OpenAI-compatible endpoints in practice
Any gateway that speaks the OpenAI /embeddings shape works:
| Tool | Typical embedding_base_url |
|---|---|
| Ollama | http://ollama:11434/v1 |
| vLLM | http://vllm:8000/v1 |
| TEI (HuggingFace) | http://tei:80/v1 |
| Infinity | http://infinity:7997/v1 |
| LiteLLM proxy | http://litellm:4000/v1 |
| Azure OpenAI (via LiteLLM) | http://litellm:4000/v1 |
| Bedrock (via LiteLLM) | http://litellm:4000/v1 |
How embedding works
- Text extraction (via Docling) splits the document into pages and paragraphs.
- The chunker produces chunks according to the collection's
chunk_size,chunk_overlap, andchunk_strategy. - Each chunk's SHA-256 content hash is looked up in the persistent
embedding_cache. Hits are reused; misses are sent to the provider. - New vectors are batched at
BIGRAG_INGESTION_BATCH_SIZEand written to the collection's Turbopuffer namespace. - Queries embed the same way, with short-lived Redis caching for repeated query embeddings.

**PROBLEM DESCRIPTION**
Reproduce the part of the text on OpenAI-compatible endpoints that opens with the words containing "OpenAI-compatible endpoints in" and closes with "pages and paragraphs.", renaming "Bedrock" to "Vertex AI". The lines that follow come from a separate source.

**PROVIDED DATA**
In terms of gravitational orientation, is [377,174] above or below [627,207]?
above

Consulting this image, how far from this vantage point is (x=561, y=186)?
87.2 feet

**EXERCISE SOLUTION**
OpenAI-compatible endpoints in practice
Any gateway that speaks the OpenAI /embeddings shape works:
| Tool | Typical embedding_base_url |
|---|---|
| Ollama | http://ollama:11434/v1 |
| vLLM | http://vllm:8000/v1 |
| TEI (HuggingFace) | http://tei:80/v1 |
| Infinity | http://infinity:7997/v1 |
| LiteLLM proxy | http://litellm:4000/v1 |
| Azure OpenAI (via LiteLLM) | http://litellm:4000/v1 |
| Vertex AI (via LiteLLM) | http://litellm:4000/v1 |
How embedding works
- Text extraction (via Docling) splits the document into pages and paragraphs.